Belki de söylemek istediklerim vardı ve bu söylemek istediklerimi ne şekilde söyleyeceğimi bilemiyordum. “nasıl”ı bir türlü kafamda oturtamamam, bir takım sorunlara sebebiyet veriyordu. Veya vermiyordu, sadece gerginlik nedeniyle tüm bunların sorun olduğunu düşünüyordum.
“Herkes istediğini hissetmekte serbest,
Ben kendim olmakta serbestim,
Peki bu gerginlik neyden kaynaklanıyor?”
Gerginlik, herhangi bir kuvvet uygulandığında ortaya çıkmalıydı. Duyguların
yoğunluğu kuvvetin şiddetini belirlemekteydi o halde. Kaçınılan duygular bariz
bir etki kuvveti iken, sanırım gerginlik ise bu koşullar altında tepki kuvveti
oluyordu. Bazen bu kuvvetlerin bileşkesi bir cisim olan beni bir yerlere
taşıyor, alan içinde hareket eden yüklü bir parçacık gibi davranmama neden oluyordu.

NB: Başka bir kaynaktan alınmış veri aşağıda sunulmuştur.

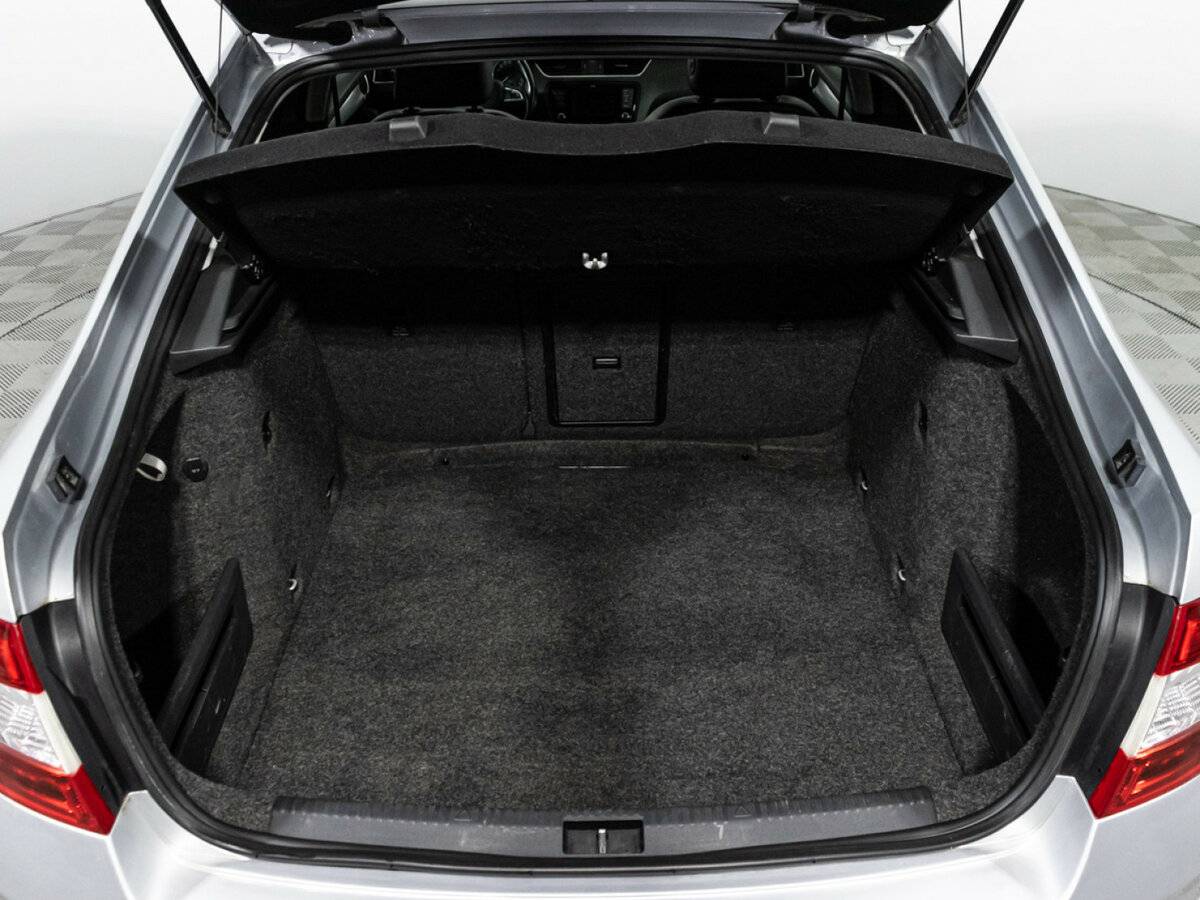 Купить Skoda Octavia, 2013, 163 000 км.. Фото: #6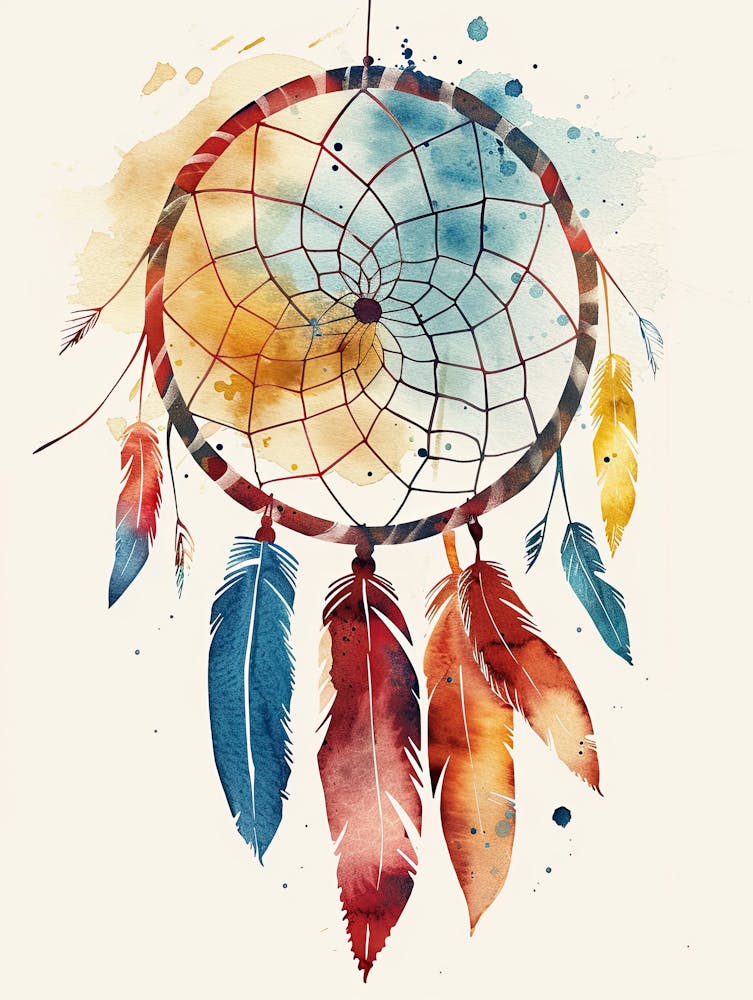 Dream Catcher, Minimalism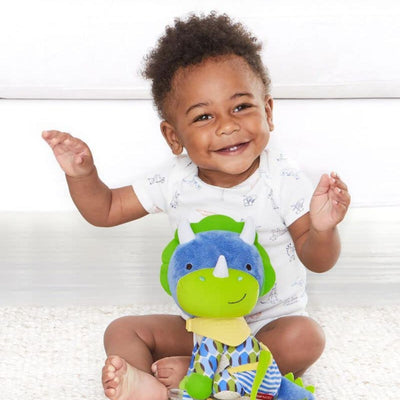 Skip Hop Bandana Buddies Dino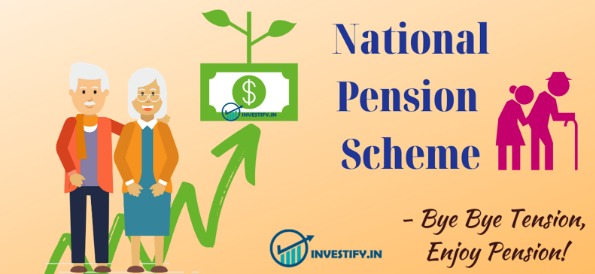National Pension system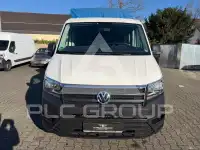 2020 Volkswagen Crafter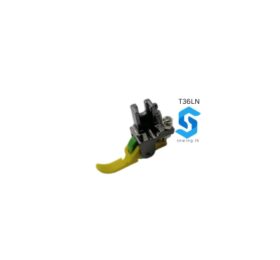 T36LN | ROLLER PRESSER FOOT | JUKI SINGLE NEEDLE LOCKSTITCH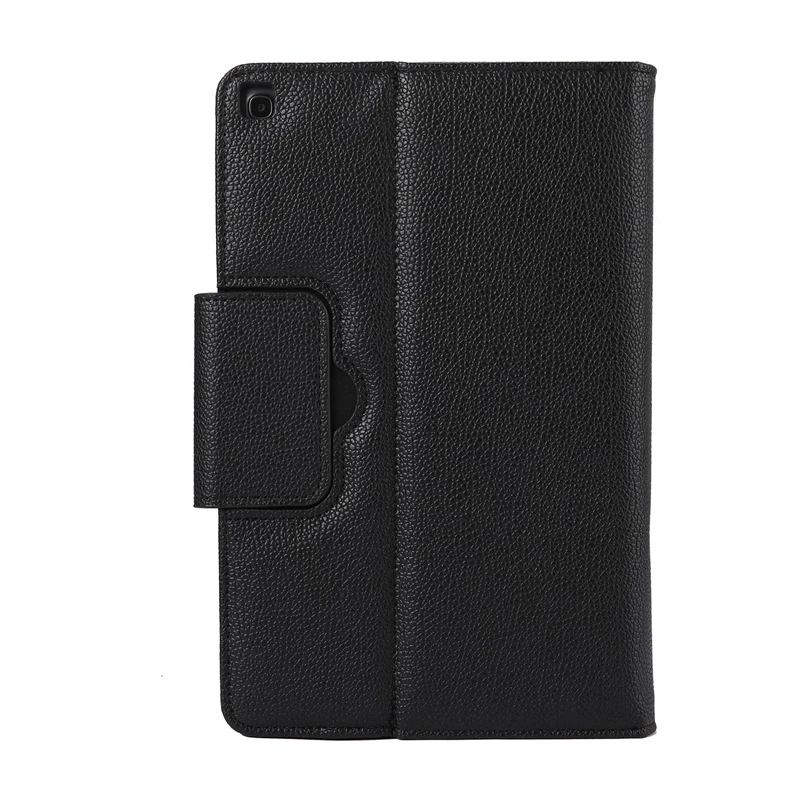 Чехол-клавиатура для samsung Galaxy Tab a 10,1 Sm-T510 Sm-T515 T510 T515 чехол-клавиатура+ клавиатура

Bazense, tüm kuvvetlerin bileşkesi sıfır oluyor, boşlukta kalakalıp varlığımı
sorgulatıyordu.
“Herkes bir yerlerde varoluşuna
anlamlar yüklemeye çalışırken, ben bu anlamların hiçbirinde varolamıyordum. Peki
o halde bu cismani varlığımı açıklayacak bir teori var mıydı?”
Mutlak sıfırın herşeyi kapsadığı bir evrende istediğim kadar gerileyim, hiç
bir tesiri olmayacaktı. Herşeyler kümesinin içindeki bir takım şeylere
dokunurdu elbet fakat sonuç yine sıfırı vermeyecek miydi? 1 olma hali ile 0 olma hali arasında bir fark
göremiyordum. Sanırım gözlüğümü değiştirmenin vakti gelmişti. Tüm bu manasız
tartışmaların sebebi, bir türlü değiştiremediğim gözlüklerimdi!...
Suçlu bulundu, tartışma kapanmıştır.
1 yorum:
Tüm bu manasız tartışmaların sebebi duygu çarpanıydı. Gözlüğünü değiştirememeni hatrı sayılır bir gerginliğe dönüştüren oydu. Tek başına bir kuvvet değildi ama kendine bir kuvvet bulduğunda pazar karışıyordu. Sevgiler ve öpücükler.